▸ **Recorded data**
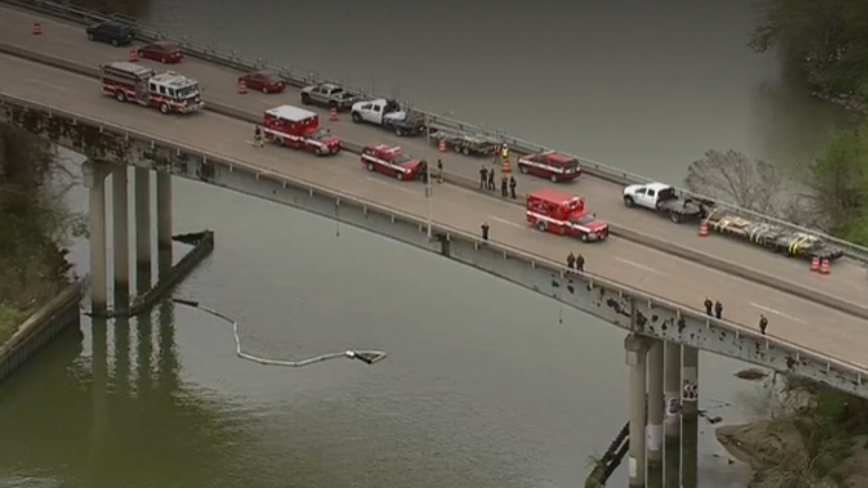 Authorities respond to reports of body in Buffalo Bayou: HPD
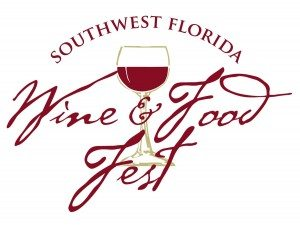 2015-Southwest-Florida-Wine-Food-Fest-logo-300x225.jpg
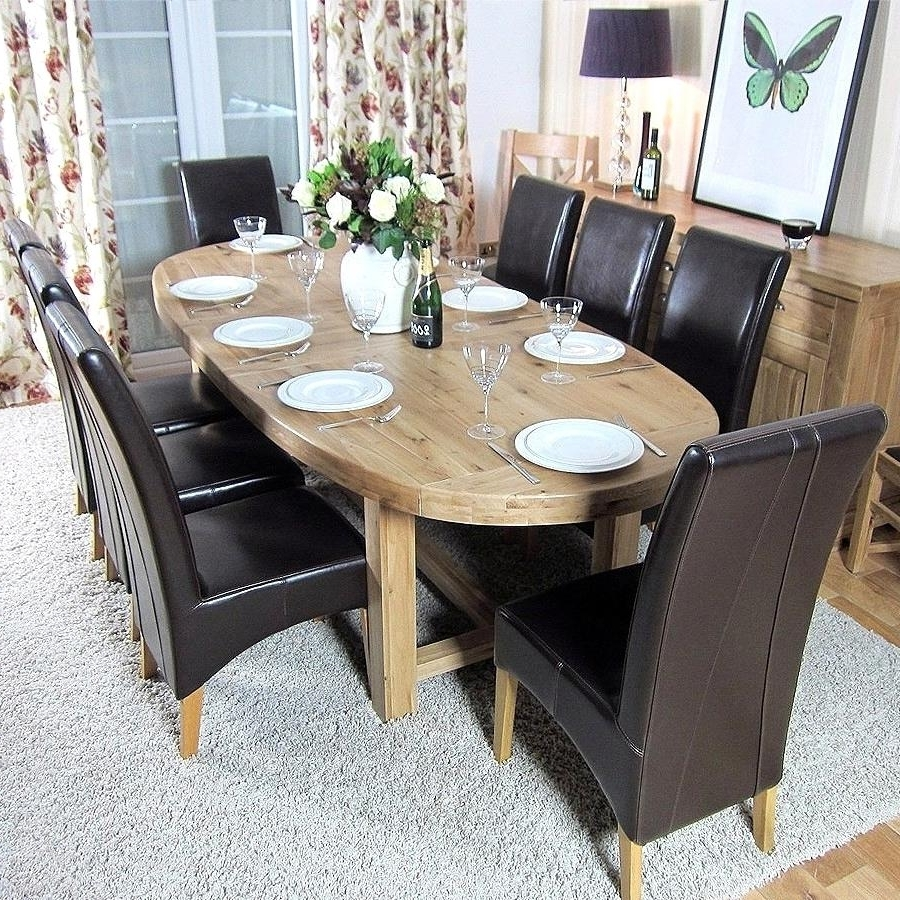 Extraordinary Oak Furniture Large Dining Table Oakita Paris Solid With Preferred Paris Dining Tables (Gallery 13 of 25)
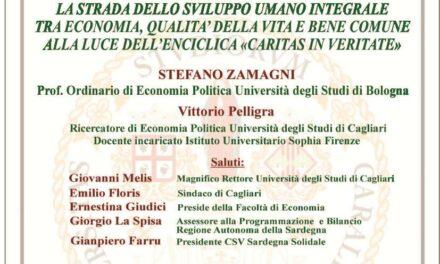 Cagliari – Incontro con il prof. Stefano Zamagni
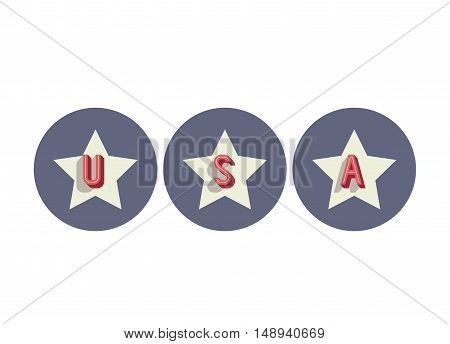 star usa and Labor day icon. Patriotism Party festival and national theme. Colorful design. Vector illustration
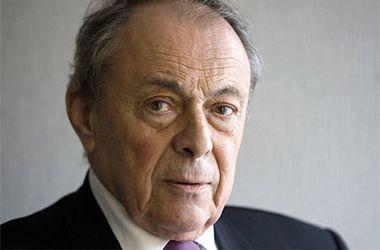 Умер экс-премьер Франции Мишель Рокар
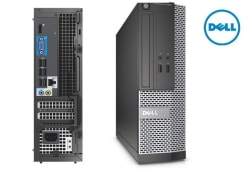 Refurb Dell Haswell i3 3.4GHz Desktop PC $180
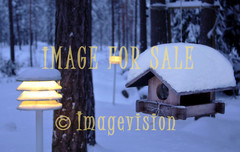 for sale bird house and garden lights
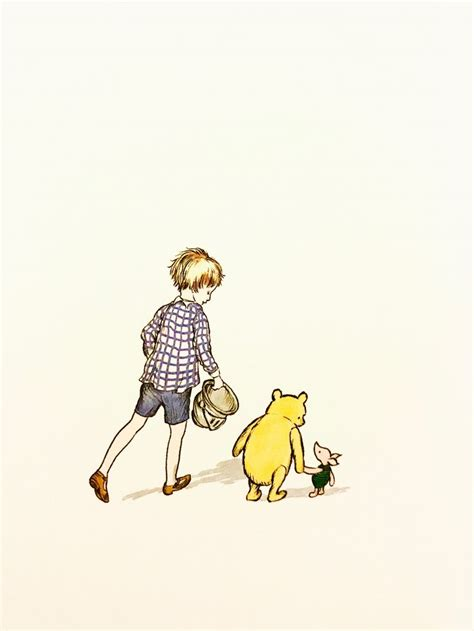 Pooh, Piglet, and Christopher Robin, from 'The Best Bear in All the World' | プー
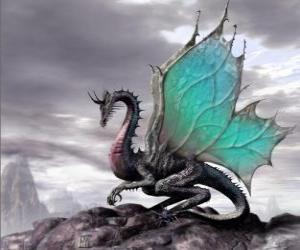 puzzel Winged dragon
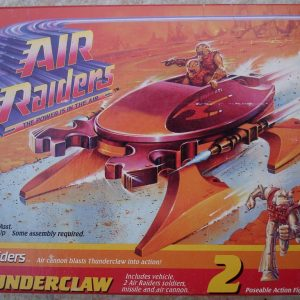 Air Raiders Thunderclaw Hasbro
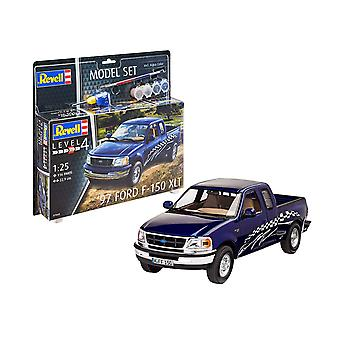 Revell 67045 1997 Ford F-150 XLT Model Set, Blue, 1/144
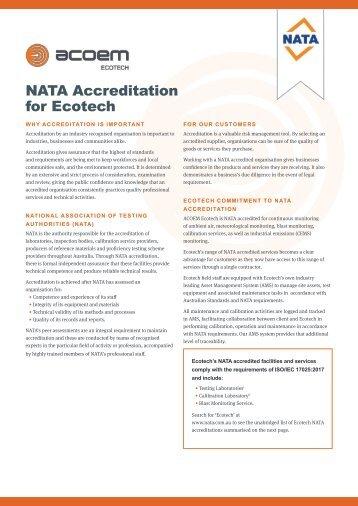 ECOTECH NATA Accreditation brochure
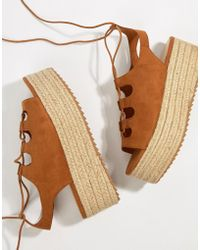 Bershka - Ghillie Flatform Espadrille Sandals In Tan - Lyst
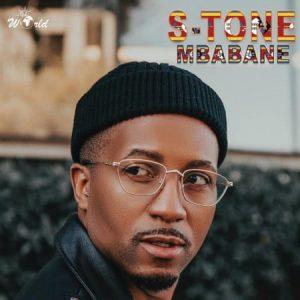 S-Tone Kamnandzi Mp3 Download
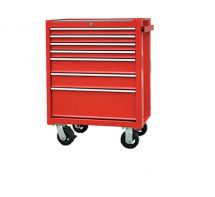 FAI/FULL TOOLBOX ROLLER CABINET 7 DRAWER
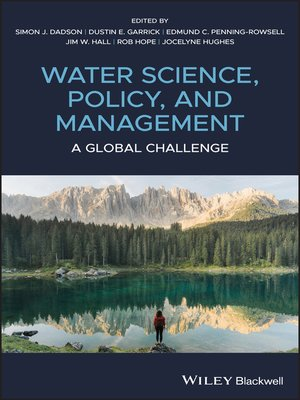 cover image of Water Science, Policy and Management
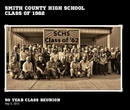 Smith County High School Class of 1962, as listed under Biographies & Memoirs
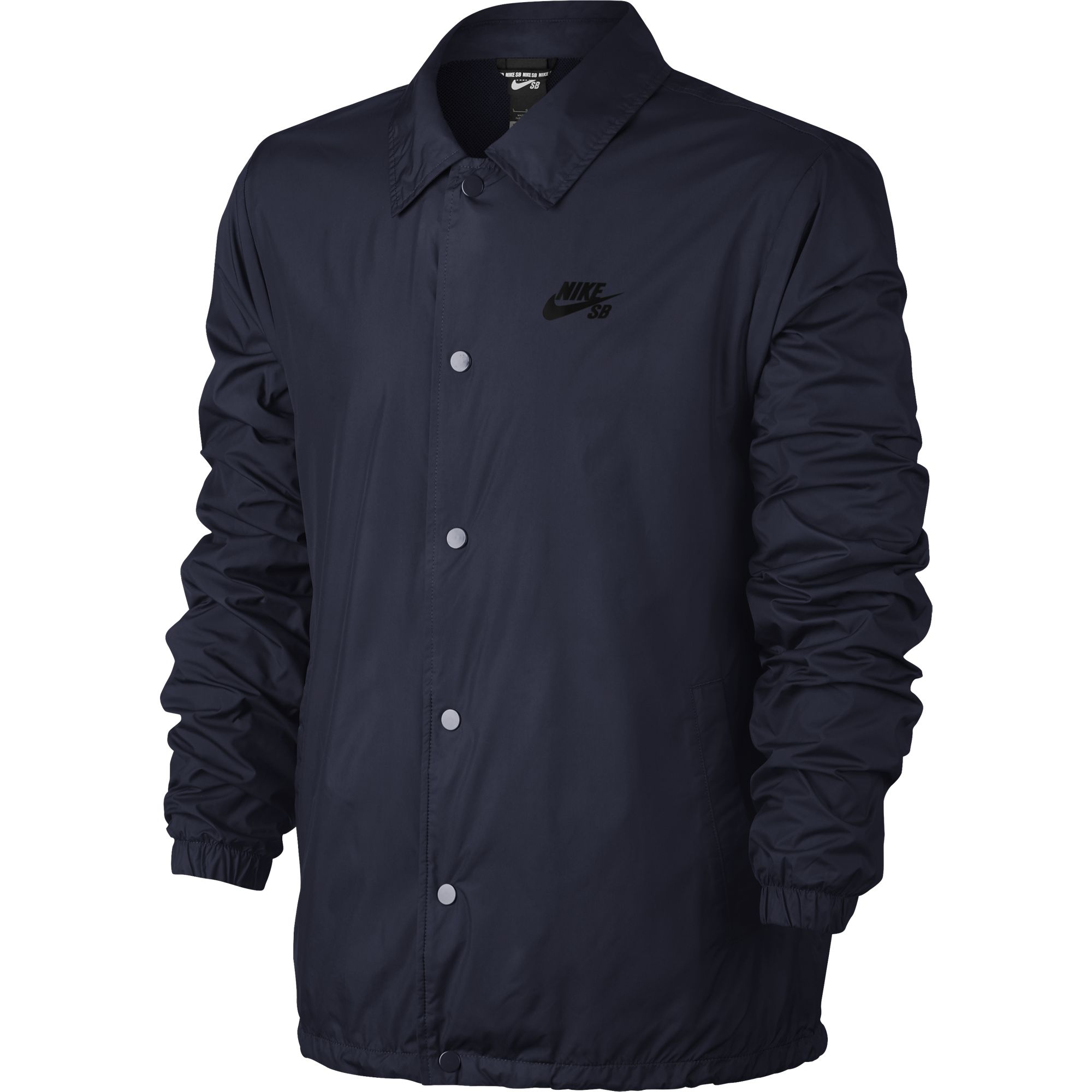 Shield Coach Jacket Black/Obsidian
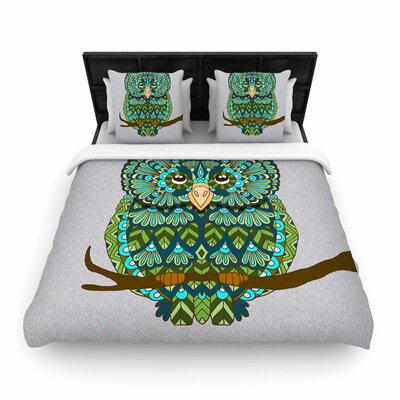 Art Love Passion Great Green Owl Woven Duvet Cover Size: Full/Queen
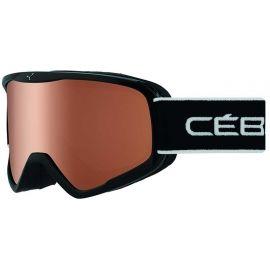 Cebe STRIKE L PHOTOCHROM VARIO - Фотохроматични ски очила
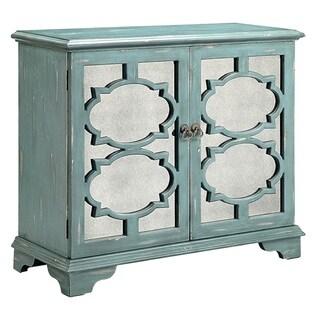 Candice Ocean Blue Accent Cabinet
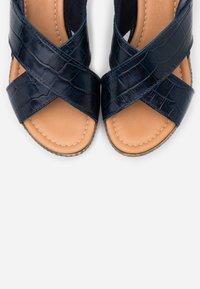Jana - Platform sandals - navy - 5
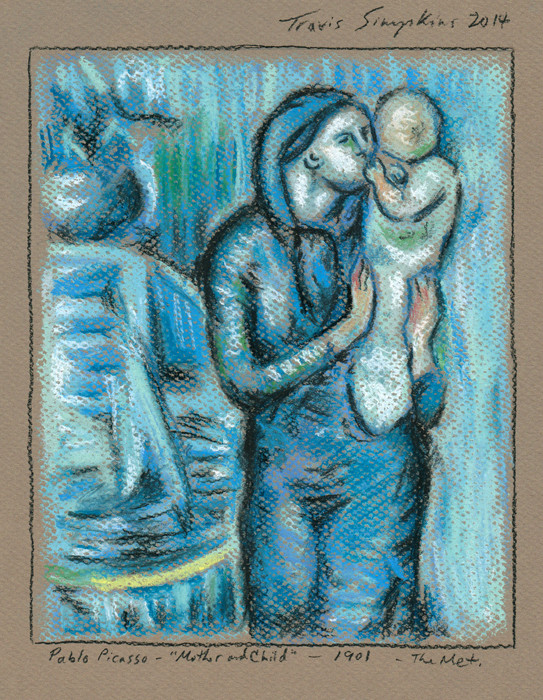 mother-and-child-pablo-picasso.jpg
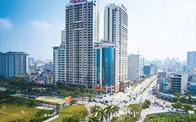 Điều gì khiến thị trường bất động sản cuối năm sụt giảm nguồn cung?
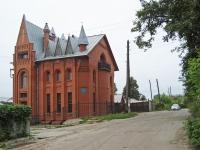 Новосибирск, улица Репина, дом 2. церковь Новосибирская Христанская Пресвитерианская Церковь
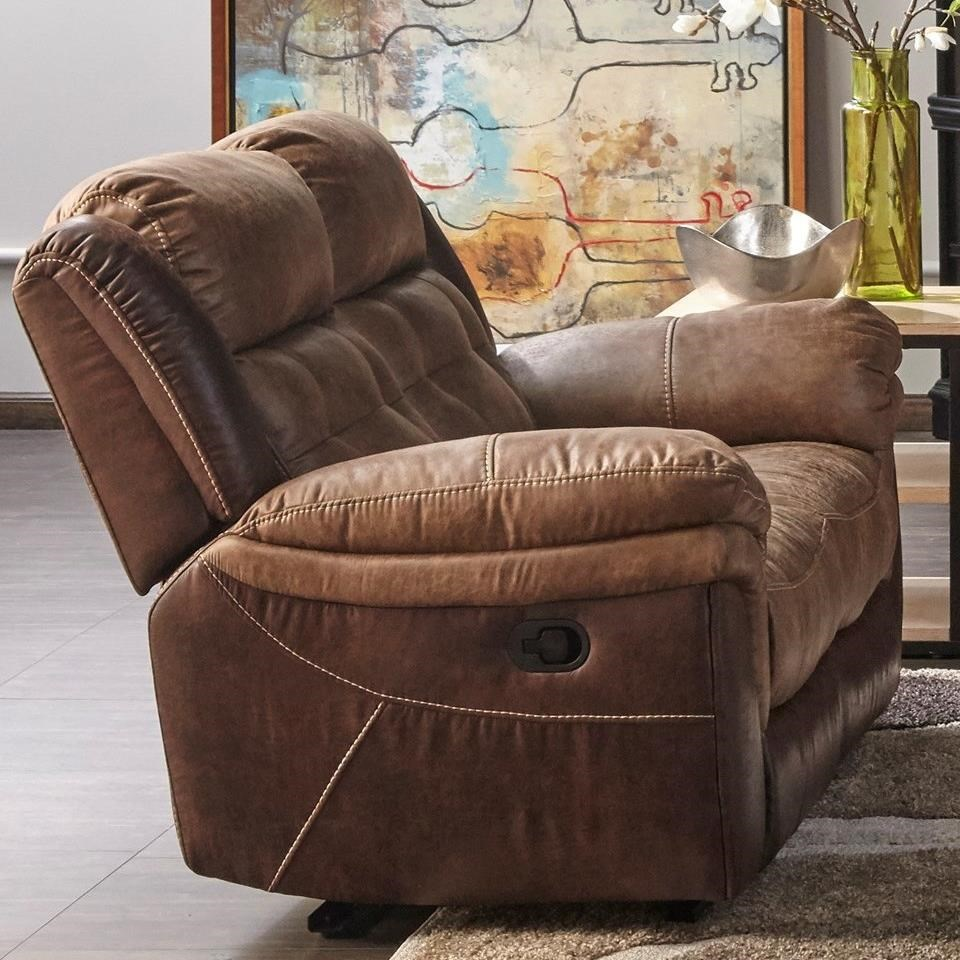 XW5156M Motion Loveseat by MW Classics at Miller Waldrop Furniture and Decor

▸ **What the exercise asks**
Each line from the one with "Умер экс-премьер Франции Мишель Рокар" through the end of the entries should be reproduced exactly. Leave out the pictures.

▸ **The answer**
 Умер экс-премьер Франции Мишель Рокар
 Refurb Dell Haswell i3 3.4GHz Desktop PC $180
 for sale bird house and garden lights
 Pooh, Piglet, and Christopher Robin, from 'The Best Bear in All the World' | プー
 puzzel Winged dragon
 Air Raiders Thunderclaw Hasbro
 Revell 67045 1997 Ford F-150 XLT Model Set, Blue, 1/144
 ECOTECH NATA Accreditation brochure
 Bershka - Ghillie Flatform Espadrille Sandals In Tan - Lyst
 S-Tone Kamnandzi Mp3 Download
 FAI/FULL TOOLBOX ROLLER CABINET 7 DRAWER
 cover image of Water Science, Policy and Management
 Smith County High School Class of 1962, as listed under Biographies & Memoirs
 Shield Coach Jacket Black/Obsidian
 Art Love Passion Great Green Owl Woven Duvet Cover Size: Full/Queen
 Cebe STRIKE L PHOTOCHROM VARIO - Фотохроматични ски очила
 Candice Ocean Blue Accent Cabinet
Jana - Platform sandals - navy - 5
 mother-and-child-pablo-picasso.jpg
 Điều gì khiến thị trường bất động sản cuối năm sụt giảm nguồn cung?
 Новосибирск, улица Репина, дом 2. церковь Новосибирская Христанская Пресвитерианская Церковь
 XW5156M Motion Loveseat by MW Classics at Miller Waldrop Furniture and Decor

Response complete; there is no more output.